HTTP

Updated: 2018-12-15

HTTP/3 vs HTTP/2

TL;DR: from TCP to UDP.

  • HTTP/3 is on top of QUIC / UDP

    • no need multi round handshakes
    • does not include error correction
    • does not exist in an insecure or unencrypted version
    • based on Google's work on QUIC
  • HTTP/2 is on top of TCP

    • multiple handshakes
    • TCP is like a "data pipe", or stream, it does not understand the data it transmits, so additional security is provided by TLS/SSL
    • based on Googles SPDY
  • backwards compatible with HTTP/1.1

HTTP/2 vs WebSocket

https://blog.sessionstack.com/how-javascript-works-deep-dive-into-websockets-and-http-2-with-sse-how-to-pick-the-right-path-584e6b8e3bf7

  • Websocket: Say you want to build a Massive Multiplayer Online Game that needs a huge amount of messages from both ends of the connection. In such a case, WebSockets will perform much, much better. In general, use WebSockets whenever you need a truly low-latency, near realtime connection between the client and the server.
  • HTTP/2: If your use case requires displaying real-time market news, market data, chat applications, etc., relying on HTTP/2 + SSE will provide you with an efficient bidirectional communication channel while reaping the benefits from staying in the HTTP world.

HTTP/2 vs HTTP 1.1

http://http2.github.io/

HTTP practically only allows one outstanding request per TCP connection. In the past, browsers have used multiple TCP connections to issue parallel requests

"One major goal is to allow the use of a single connection from browsers to a Web site."

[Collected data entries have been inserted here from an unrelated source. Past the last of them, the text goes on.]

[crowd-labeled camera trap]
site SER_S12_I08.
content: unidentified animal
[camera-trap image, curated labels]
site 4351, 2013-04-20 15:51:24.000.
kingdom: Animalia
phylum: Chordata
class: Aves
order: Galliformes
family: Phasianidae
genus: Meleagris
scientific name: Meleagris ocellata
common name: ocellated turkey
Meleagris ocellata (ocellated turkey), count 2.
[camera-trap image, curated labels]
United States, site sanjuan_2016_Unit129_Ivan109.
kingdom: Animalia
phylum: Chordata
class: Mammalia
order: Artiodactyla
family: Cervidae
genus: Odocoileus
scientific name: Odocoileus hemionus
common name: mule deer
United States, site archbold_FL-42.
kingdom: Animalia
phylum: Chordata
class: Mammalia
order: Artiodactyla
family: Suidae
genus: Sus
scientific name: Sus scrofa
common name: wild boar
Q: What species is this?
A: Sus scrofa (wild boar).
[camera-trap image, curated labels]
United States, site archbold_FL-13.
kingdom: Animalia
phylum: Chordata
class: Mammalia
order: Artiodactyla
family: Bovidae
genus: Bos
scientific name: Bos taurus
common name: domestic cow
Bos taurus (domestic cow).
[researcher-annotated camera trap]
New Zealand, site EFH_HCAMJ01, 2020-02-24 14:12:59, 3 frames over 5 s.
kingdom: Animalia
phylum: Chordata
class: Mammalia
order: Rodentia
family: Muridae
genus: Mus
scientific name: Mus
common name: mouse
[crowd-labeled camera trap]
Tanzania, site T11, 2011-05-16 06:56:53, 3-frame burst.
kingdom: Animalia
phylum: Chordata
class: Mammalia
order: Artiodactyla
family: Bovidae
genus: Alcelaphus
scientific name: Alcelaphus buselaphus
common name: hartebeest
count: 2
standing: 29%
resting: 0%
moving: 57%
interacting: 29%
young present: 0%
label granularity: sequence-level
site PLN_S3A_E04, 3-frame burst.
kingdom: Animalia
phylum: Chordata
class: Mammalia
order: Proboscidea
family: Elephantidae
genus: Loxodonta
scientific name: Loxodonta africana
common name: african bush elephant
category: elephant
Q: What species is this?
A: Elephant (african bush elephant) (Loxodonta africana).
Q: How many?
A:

  • Header Compression: HTTP Header size will be greatly reduced
  • Single Connection. Only one connection to the server is used to load a website, and that connection remains open as long as the website is open. This reduces the number of round trips needed to set up multiple TCP connections.
  • Multiplexing. Multiple requests are allowed at the same time, on the same connection. Previously, with HTTP/1.1, each transfer would have to wait for other transfers to complete. HTTP/2 is especially useful when dealing with TLS connections. The TLS handshake can be quite long but thanks to reduced latency and multiplexing, other requests can do their work without being blocked.
  • HTTP/2 Server Push: Resources can be pushed to the client before they are requested
  • Prioritization: Resources can have dependency levels allowing the server to prioritize which requests to fulfill first
  • Binary: HTTP/2 is a binary protocol making it a lot more efficient when transferring data

Deprecated Techniques

With HTTP/1.1, many techniques were used to speed up websites that are no longer necessary with HTTP/2.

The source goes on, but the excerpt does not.